Direction: Reproduce every line of the records below word for word, omitting the pictures.

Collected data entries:
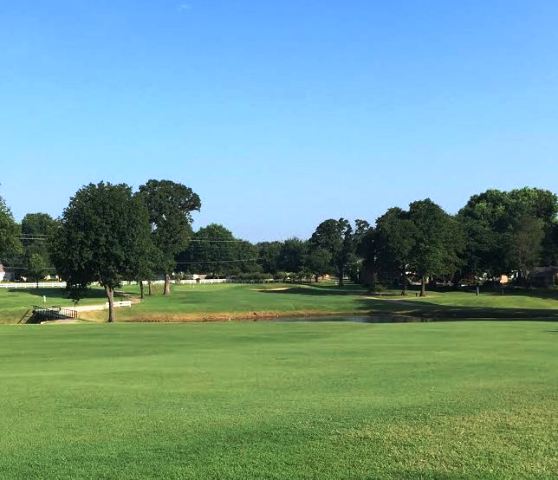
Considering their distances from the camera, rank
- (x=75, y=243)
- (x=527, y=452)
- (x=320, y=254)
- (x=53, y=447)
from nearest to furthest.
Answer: (x=527, y=452) < (x=53, y=447) < (x=75, y=243) < (x=320, y=254)

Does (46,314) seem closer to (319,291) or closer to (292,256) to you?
(319,291)

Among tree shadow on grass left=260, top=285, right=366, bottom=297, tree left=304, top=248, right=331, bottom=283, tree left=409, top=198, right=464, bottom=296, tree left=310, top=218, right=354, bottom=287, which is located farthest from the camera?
tree left=310, top=218, right=354, bottom=287

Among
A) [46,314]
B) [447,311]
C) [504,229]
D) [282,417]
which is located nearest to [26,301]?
[46,314]

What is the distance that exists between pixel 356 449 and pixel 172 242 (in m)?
81.2

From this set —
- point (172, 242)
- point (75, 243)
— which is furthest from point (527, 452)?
point (172, 242)

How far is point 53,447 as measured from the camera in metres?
7.88

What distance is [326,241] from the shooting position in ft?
623

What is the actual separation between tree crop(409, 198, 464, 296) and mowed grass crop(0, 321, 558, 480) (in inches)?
2858

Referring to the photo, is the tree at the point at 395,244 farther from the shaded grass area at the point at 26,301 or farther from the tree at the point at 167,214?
the shaded grass area at the point at 26,301

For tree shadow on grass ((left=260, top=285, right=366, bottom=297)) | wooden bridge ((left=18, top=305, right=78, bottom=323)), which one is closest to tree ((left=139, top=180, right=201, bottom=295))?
tree shadow on grass ((left=260, top=285, right=366, bottom=297))

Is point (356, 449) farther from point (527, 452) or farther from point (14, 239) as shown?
point (14, 239)

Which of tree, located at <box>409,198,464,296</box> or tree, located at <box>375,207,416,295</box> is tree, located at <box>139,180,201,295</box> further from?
tree, located at <box>409,198,464,296</box>

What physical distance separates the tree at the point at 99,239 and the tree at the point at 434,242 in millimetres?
50608

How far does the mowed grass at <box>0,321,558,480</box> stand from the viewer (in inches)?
269
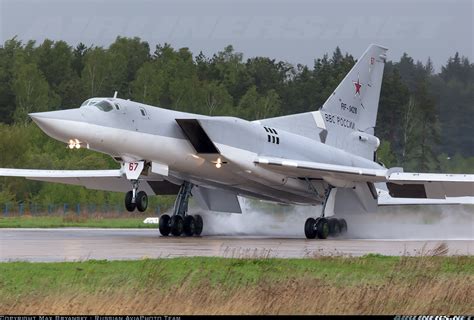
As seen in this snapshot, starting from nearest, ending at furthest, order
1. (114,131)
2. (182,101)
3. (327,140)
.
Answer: (114,131)
(327,140)
(182,101)

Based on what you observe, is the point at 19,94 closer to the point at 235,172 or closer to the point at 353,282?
the point at 235,172

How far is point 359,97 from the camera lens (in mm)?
28562

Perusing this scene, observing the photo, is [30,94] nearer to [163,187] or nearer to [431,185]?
[163,187]

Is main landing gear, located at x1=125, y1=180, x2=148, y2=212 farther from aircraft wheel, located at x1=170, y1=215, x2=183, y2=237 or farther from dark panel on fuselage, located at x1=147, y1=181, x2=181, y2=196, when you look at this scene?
dark panel on fuselage, located at x1=147, y1=181, x2=181, y2=196

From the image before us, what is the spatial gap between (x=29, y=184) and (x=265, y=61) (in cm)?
1214

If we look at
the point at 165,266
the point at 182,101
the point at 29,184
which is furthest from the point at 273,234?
the point at 29,184

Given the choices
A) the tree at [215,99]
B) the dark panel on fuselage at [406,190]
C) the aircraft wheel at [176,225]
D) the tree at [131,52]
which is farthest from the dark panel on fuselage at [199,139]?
the tree at [131,52]

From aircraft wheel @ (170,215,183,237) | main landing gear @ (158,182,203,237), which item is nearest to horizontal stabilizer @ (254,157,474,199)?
main landing gear @ (158,182,203,237)

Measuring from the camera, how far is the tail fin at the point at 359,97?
27831 millimetres

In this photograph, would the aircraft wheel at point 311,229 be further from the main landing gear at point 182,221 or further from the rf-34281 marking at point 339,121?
the rf-34281 marking at point 339,121

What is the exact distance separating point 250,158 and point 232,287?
11659 millimetres

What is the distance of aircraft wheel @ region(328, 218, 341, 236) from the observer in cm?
2527

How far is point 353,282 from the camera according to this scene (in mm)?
13055

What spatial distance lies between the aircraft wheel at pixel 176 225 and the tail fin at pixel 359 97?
5381 millimetres
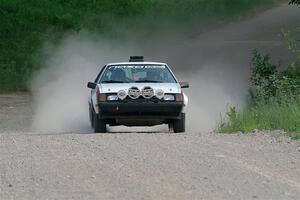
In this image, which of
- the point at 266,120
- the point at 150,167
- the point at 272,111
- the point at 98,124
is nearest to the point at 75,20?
the point at 98,124

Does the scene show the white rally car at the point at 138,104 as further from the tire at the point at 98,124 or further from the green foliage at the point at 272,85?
the green foliage at the point at 272,85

Solution for this problem:
Considering their distances from the camera, rank
- (x=75, y=243)
- (x=527, y=452)
- (x=320, y=254)
- (x=53, y=447)
from nearest to furthest.
Answer: (x=527, y=452) < (x=53, y=447) < (x=75, y=243) < (x=320, y=254)

Does (46,314) seem closer to (319,291) or closer to (292,256) to you?
(319,291)

Among tree shadow on grass left=260, top=285, right=366, bottom=297, tree left=304, top=248, right=331, bottom=283, tree left=409, top=198, right=464, bottom=296, tree left=310, top=218, right=354, bottom=287, which is located farthest from the camera?
tree left=310, top=218, right=354, bottom=287

Among
A) [46,314]
B) [447,311]
C) [504,229]
D) [282,417]
which is located nearest to [26,301]?
[46,314]

What is the distance that exists between pixel 356 449 and pixel 172 242 (in m)?
81.2

From this set —
- point (172, 242)
- point (75, 243)
— which is furthest from point (527, 452)?
point (172, 242)

How far is point 53,447 as measured from the camera in metres?
7.88

What distance is [326,241] from the shooting position in ft?
623

What is the actual separation between tree crop(409, 198, 464, 296) and mowed grass crop(0, 321, 558, 480) (in inches)?
2858

Referring to the photo, is the tree at the point at 395,244 farther from the shaded grass area at the point at 26,301 or farther from the tree at the point at 167,214?
the shaded grass area at the point at 26,301

For tree shadow on grass ((left=260, top=285, right=366, bottom=297)) | wooden bridge ((left=18, top=305, right=78, bottom=323)), which one is closest to tree ((left=139, top=180, right=201, bottom=295))?
tree shadow on grass ((left=260, top=285, right=366, bottom=297))

Is point (356, 449) farther from point (527, 452) or farther from point (14, 239) as shown?
point (14, 239)

Which of tree, located at <box>409,198,464,296</box> or tree, located at <box>375,207,416,295</box> is tree, located at <box>139,180,201,295</box> further from?
tree, located at <box>409,198,464,296</box>

What physical distance separates the tree at the point at 99,239 and the tree at the point at 434,242 in millimetres?
50608

How far does the mowed grass at <box>0,321,558,480</box> stand from the viewer (in inches)?
269
As seen in this snapshot, starting from nearest, ending at furthest, order
1. (114,131)
2. (182,101)
3. (327,140)
.
Answer: (114,131)
(327,140)
(182,101)

Based on what you observe, is the point at 19,94 closer to the point at 235,172 or closer to the point at 353,282?
the point at 235,172

How far is point 359,97 from the camera lens (in mm)?
28562

Perusing this scene, observing the photo, is [30,94] nearer to [163,187] or nearer to [431,185]?
[163,187]

Is main landing gear, located at x1=125, y1=180, x2=148, y2=212 farther from aircraft wheel, located at x1=170, y1=215, x2=183, y2=237 or farther from dark panel on fuselage, located at x1=147, y1=181, x2=181, y2=196, when you look at this scene?
dark panel on fuselage, located at x1=147, y1=181, x2=181, y2=196

From the image before us, what is the spatial gap between (x=29, y=184) and (x=265, y=61) (in cm)?
1214

If we look at
the point at 165,266
the point at 182,101
the point at 29,184
which is furthest from the point at 273,234?
the point at 29,184

Given the choices
A) the tree at [215,99]
B) the dark panel on fuselage at [406,190]
C) the aircraft wheel at [176,225]
D) the tree at [131,52]
which is farthest from the dark panel on fuselage at [199,139]?
the tree at [131,52]

From aircraft wheel @ (170,215,183,237) | main landing gear @ (158,182,203,237), which item is nearest to horizontal stabilizer @ (254,157,474,199)?
main landing gear @ (158,182,203,237)

Measuring from the camera, how far is the tail fin at the point at 359,97?
27831 millimetres

In this photograph, would the aircraft wheel at point 311,229 be further from the main landing gear at point 182,221 or further from the rf-34281 marking at point 339,121?
the rf-34281 marking at point 339,121

What is the exact distance separating point 250,158 and point 232,287?
11659 millimetres

What is the distance of aircraft wheel @ region(328, 218, 341, 236) from the observer in cm?
2527

How far is point 353,282 from the camera according to this scene (in mm)?
13055

What spatial distance lies between the aircraft wheel at pixel 176 225 and the tail fin at pixel 359 97?
5381 millimetres
In this image, which of
- the point at 266,120
- the point at 150,167
- the point at 272,111
- the point at 98,124
is nearest to the point at 75,20?
the point at 98,124

Does the scene show the white rally car at the point at 138,104 as further from the tire at the point at 98,124 or further from the green foliage at the point at 272,85?
the green foliage at the point at 272,85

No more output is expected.